好日子,到頭了

好日子,到頭了

又是一片鬼影掠過,這會有人看清了,大殿中爆發出陣陣尖叫:“鬼……鬼啊!”

“啊啊!快逃,有鬼啊!”

躁動的人們幾乎在同一時間想起了逃命一事,一股腦的往宮門涌去。忽然一個人停住了,所有人都慢慢停了下來。俊俏的藍衣男子堵在前方,微微一笑:“不好意思螻蟻們,此處無門。”

藍采和一臉無害,溫雅的笑容甚至讓人有種莫名的親切,可身上忽然騰起的妖藍色火焰卻實實在在的壓迫着眾人。一時間無人敢吱聲,擁擠在門前一動不敢動,眼睛死死的盯着門縫,似乎稍有空檔就會湧出去。
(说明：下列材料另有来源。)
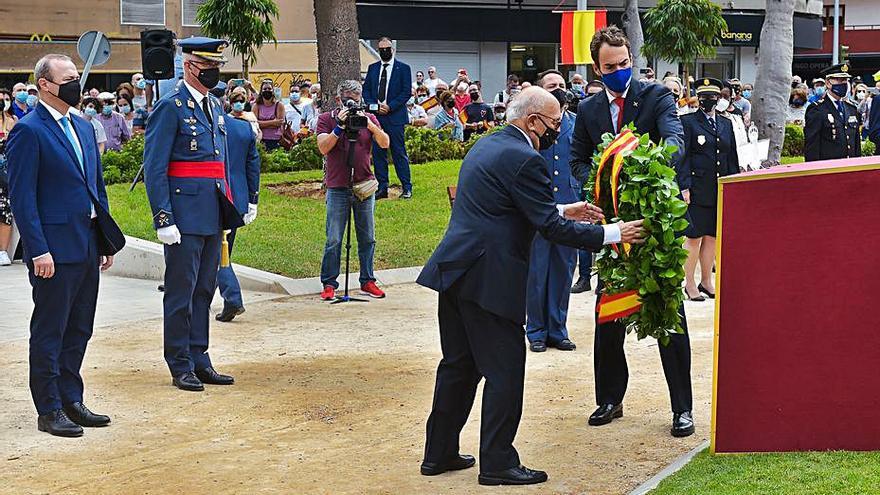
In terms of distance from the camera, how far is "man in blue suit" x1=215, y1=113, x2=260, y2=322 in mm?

錢來來在國師原本為開啟陣法所制的“聖水”里加入的,正是從冥瞳手上拿來、可以讓普通人火焰降低從而看見鬼魂的藥水。仙藥自然不同於普通的藥物,縱使國師也沒察覺到異樣。

換面之術吸取他人壽命、精力,昨夜特地帶冥瞳看了蘭子希。依冥瞳所說,所謂的聖女之血,不過是因為蘭家女性一脈陰氣極重,是引魂的極佳體質。六王子造反一事後蘭家後人一個不剩,獨獨留了蘭子希,這才引火上身。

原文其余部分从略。